We likely need to accept such issues and trigger a restart automatically by openQA.
Updated by livdywan about 3 years ago
- Subject changed from qemu randomly fails to start on QA-Power8-5-kvm auto_review:"(?s)QA-Power8.*Failed to allocate KVM HPT of order 25 (try smaller maxmem?): Cannot allocate memory":retry to qemu randomly fails to start on QA-Power8-5-kvm auto_review:"(?s)QA-Power8.*Failed to allocate KVM HPT of order 25 (try smaller maxmem?): Cannot allocate memory":retry size:M
- Description updated (diff)
- Status changed from New to Workable
Updated by livdywan about 3 years ago
Discussed briefly in the daily.
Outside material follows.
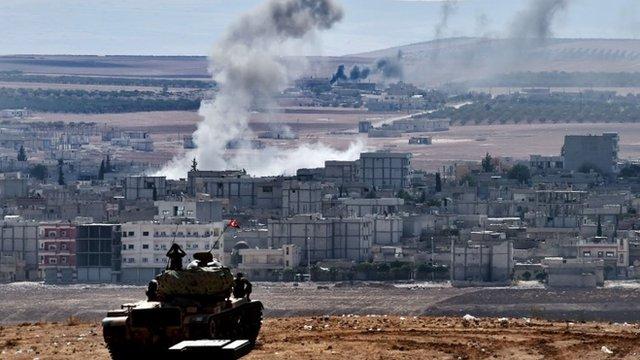 Tank overlooking Kobane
The job is already Incomplete, so we only need to handle the restart
Updated by Xiaojing_liu about 3 years ago
- Status changed from Workable to In Progress
Updated by openqa_review about 3 years ago
- Due date set to 2021-10-28
Setting due date based on mean cycle time of SUSE QE Tools
Updated by Xiaojing_liu about 3 years ago
- Status changed from In Progress to Feedback
The PR got merged.
Updated by Xiaojing_liu about 3 years ago
- Status changed from Feedback to Resolved
We could track this ticket by seeing monitor results.